Affordable Housing: Up to 20 percent (or $40 million, whichever is less) would go to the Rental Housing Revolving Fund, directly contributing to affordable housing development. The 2019 Hawaiʻi Housing Planning Study found that our state needed 50,000 more housing units by 2025, and over half of them needed to be affordable for working families. We’re falling behind. To catch back up and reach that goal, the state must raise as much funding as possible for infrastructure and affordable housing.
Housing for Native Hawaiians (DHHL): Up to 30 percent (capped at $60 million per year) would go to the Department of Hawaiian Home Lands, providing a reliable, ongoing funding source to build homes for Native Hawaiian families. The state has a constitutional duty to adequately fund DHHL. Although the department received a one-time $600 million appropriation in 2022, there remains a significant backlog for the homestead waiting list. DHHL estimates it will require $800 million to build homes for nearly 6,000 Native Hawaiian families. If HB2049 becomes enacted into law it would be the first time the legislature has committed dedicated funding to DHHL.
Land Conservation: Up to 5 percent (or $10 million, whichever is less) would go to the Land Conservation Fund, protecting the natural beauty that makes Hawaiʻi special.
Here’s the obscene reality: we dedicate more state funding to incarceration than we do to the Department of Hawaiian Home Lands—even though DHHL’s entire mission is to house Native Hawaiians, who are dramatically overrepresented in both our incarcerated and unhoused populations. This fiscal year, DHHL’s budget sits at $185 million, while we spend roughly $300 million on prisons. That means we’re investing more in jailing people—disproportionately Native Hawaiians, and often for non-violent offenses—than we are in housing them.
We wonder why the backlog for homesteads stretches on, and why homelessness persists. Instead of spending millions to lock people up, we should be investing in housing them. It would prevent crime, reduce homelessness, and honor our obligations. That we don’t already do this is, quite simply, terrible policy.

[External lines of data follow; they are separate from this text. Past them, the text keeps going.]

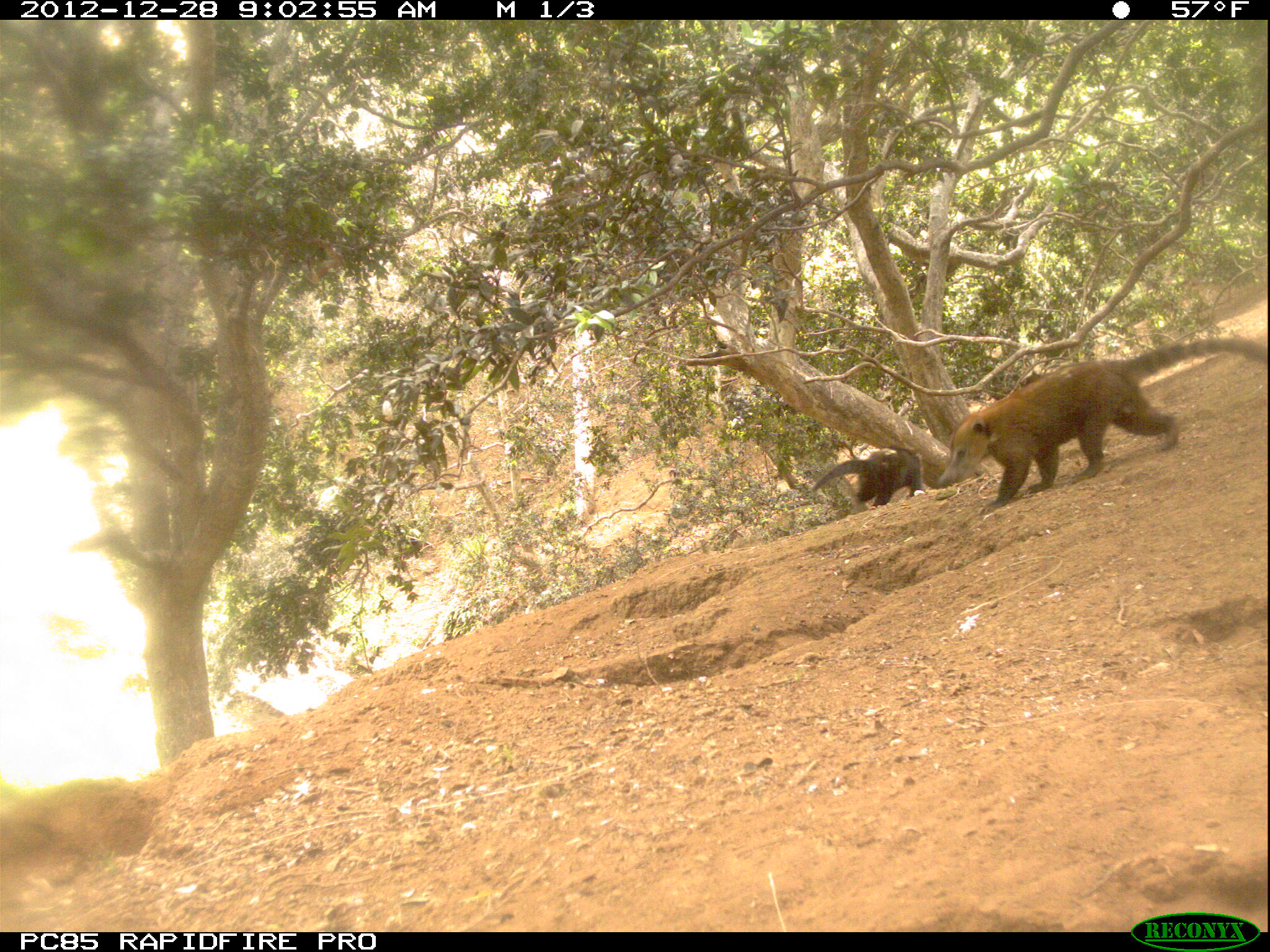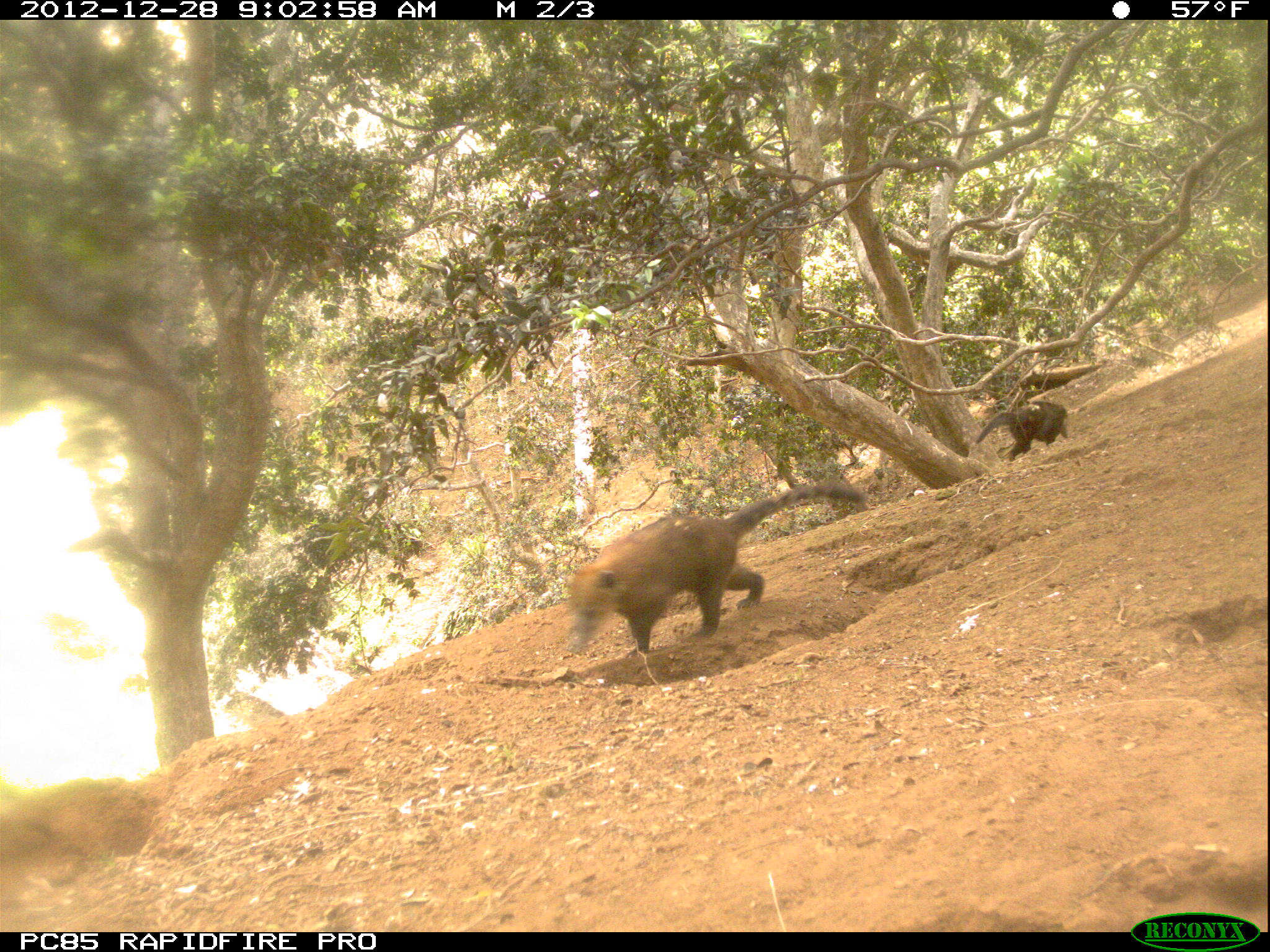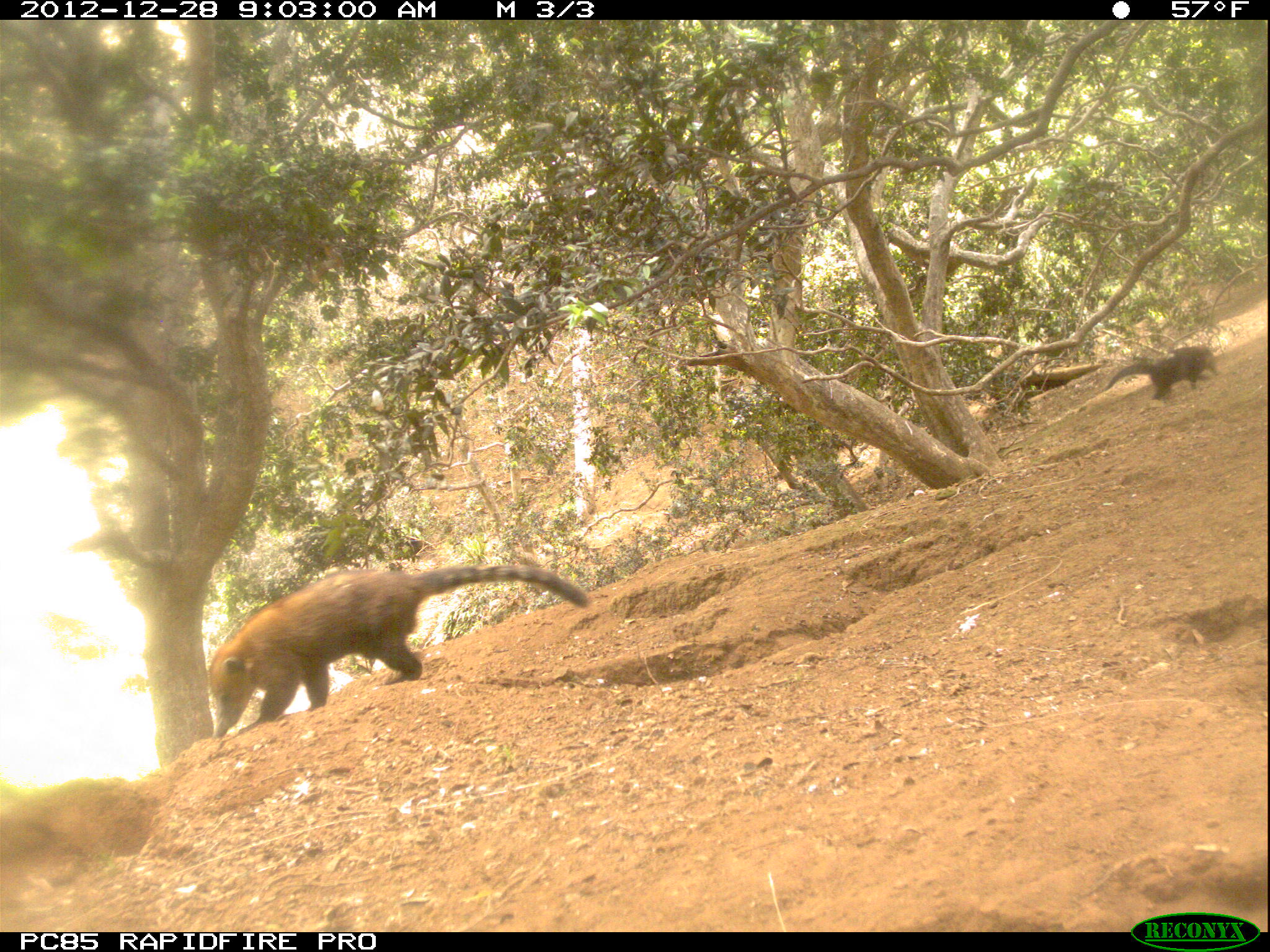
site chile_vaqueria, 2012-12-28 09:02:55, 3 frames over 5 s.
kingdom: Animalia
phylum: Chordata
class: Mammalia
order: Carnivora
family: Procyonidae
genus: Nasua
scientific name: Nasua nasua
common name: coati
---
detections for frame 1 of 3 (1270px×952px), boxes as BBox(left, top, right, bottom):
coati: BBox(931, 335, 1240, 506); BBox(818, 441, 921, 522)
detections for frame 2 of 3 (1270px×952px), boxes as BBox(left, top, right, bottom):
coati: BBox(558, 478, 866, 671); BBox(969, 393, 1073, 460)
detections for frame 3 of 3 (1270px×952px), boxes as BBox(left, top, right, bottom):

HB2049 would help correct this imbalance by dedicating up to 30 percent of conveyance tax revenue to DHHL—creating a reliable, ongoing source of funding that finally puts housing ahead of handcuffs.

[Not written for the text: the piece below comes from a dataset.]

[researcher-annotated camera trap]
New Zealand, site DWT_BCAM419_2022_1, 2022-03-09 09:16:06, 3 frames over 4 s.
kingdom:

The changes proposed in HB2049 are a major step toward a fairer and more sustainable future for Hawaiʻi. By modernizing the structure of the conveyance tax and adjusting rates thoughtfully, the state can generate more revenue without raising taxes on working-class residents. Those who profit most from our real estate market—investors in high-value, non-owner-occupied properties—would contribute a bit more. And those who call Hawaiʻi home—families buying their first home, kūpuna aging in place—would see their tax burden reduced or unchanged.
Investing this revenue in the Dwelling Unit Revolving Fund, the Department of Hawaiian Home Lands, and affordable housing programs will accelerate the development of homes and infrastructure our communities desperately need.

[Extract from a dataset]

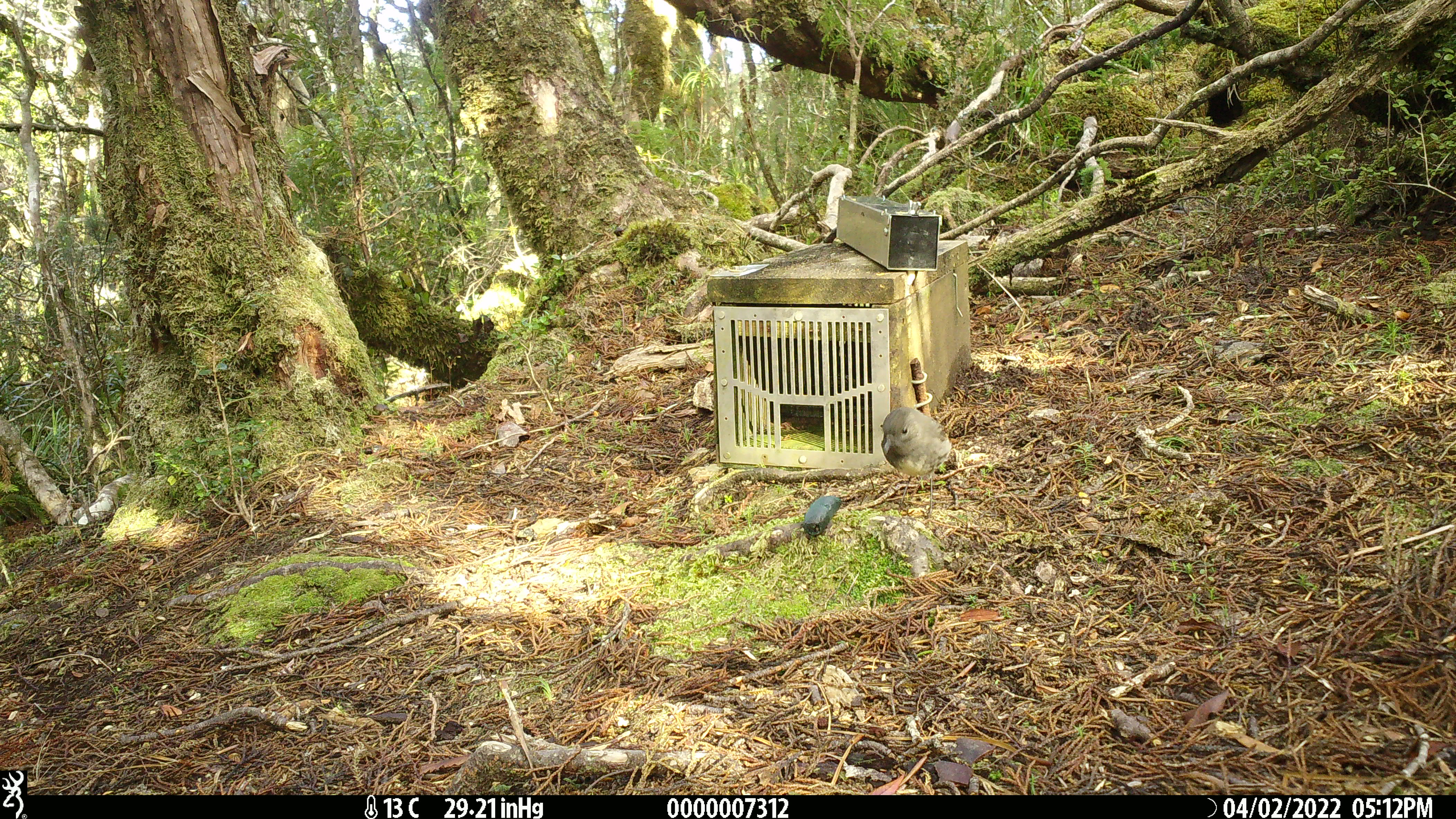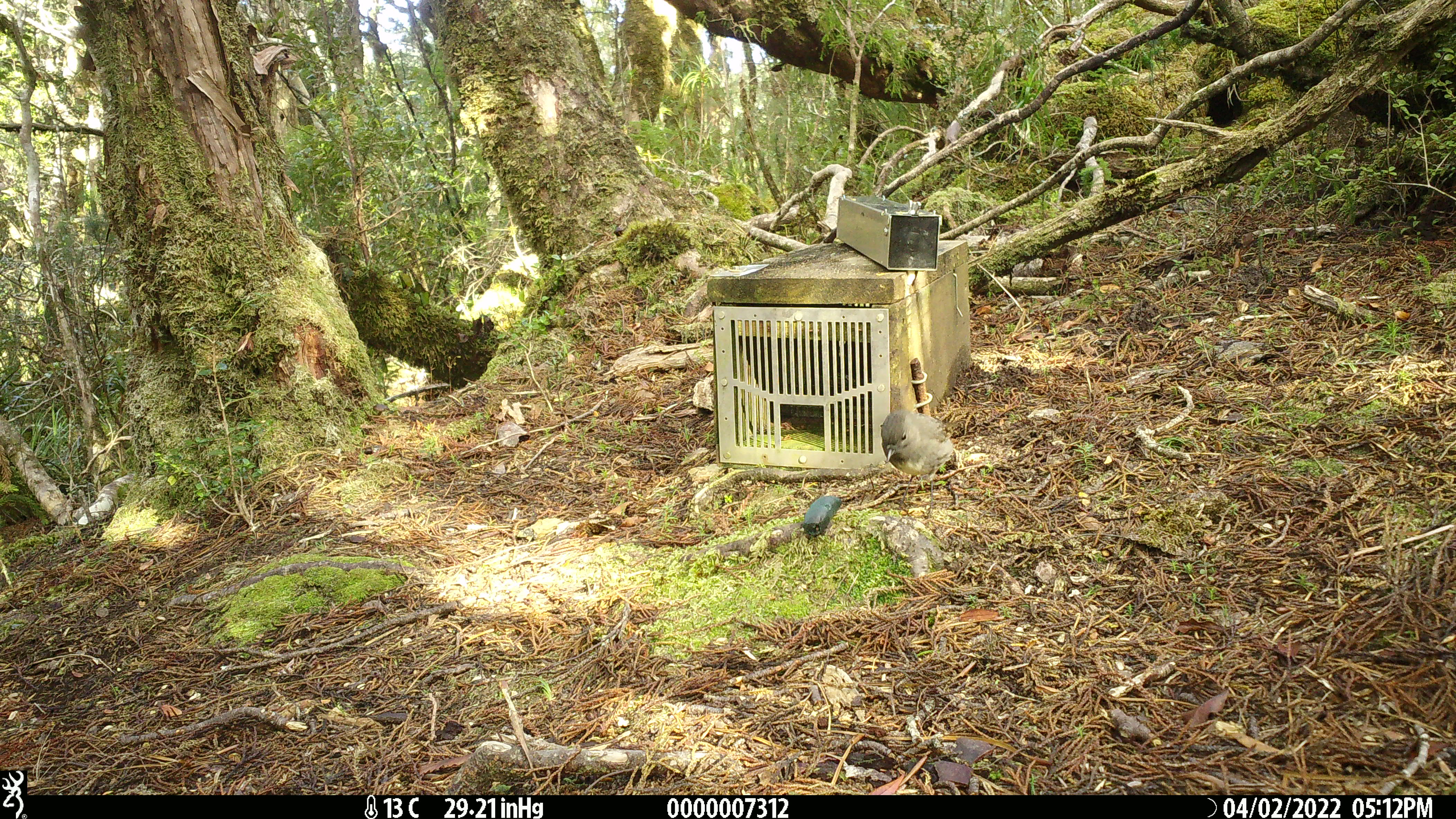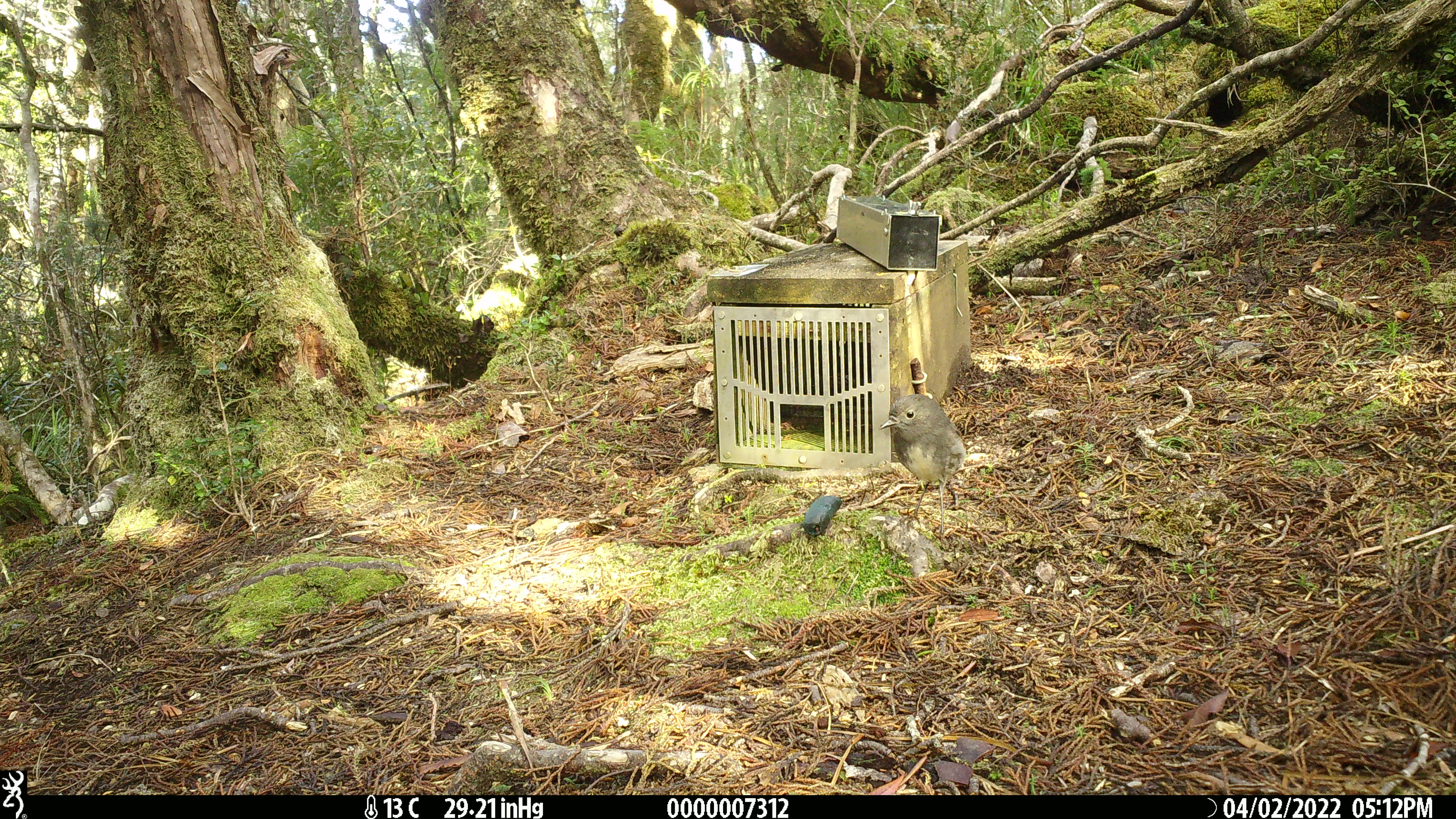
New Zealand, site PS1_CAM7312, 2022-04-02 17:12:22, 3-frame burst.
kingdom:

In short, these changes ensure that Hawaiʻi's lucrative real estate market finally contributes to solving the housing crisis it helped create. And in doing so, they bring us closer to the Hawaiʻi we all deserve: one where working families can afford to stay, where Native Hawaiian communities can thrive in their ancestral lands, and where the promise of these islands is kept for generations to come.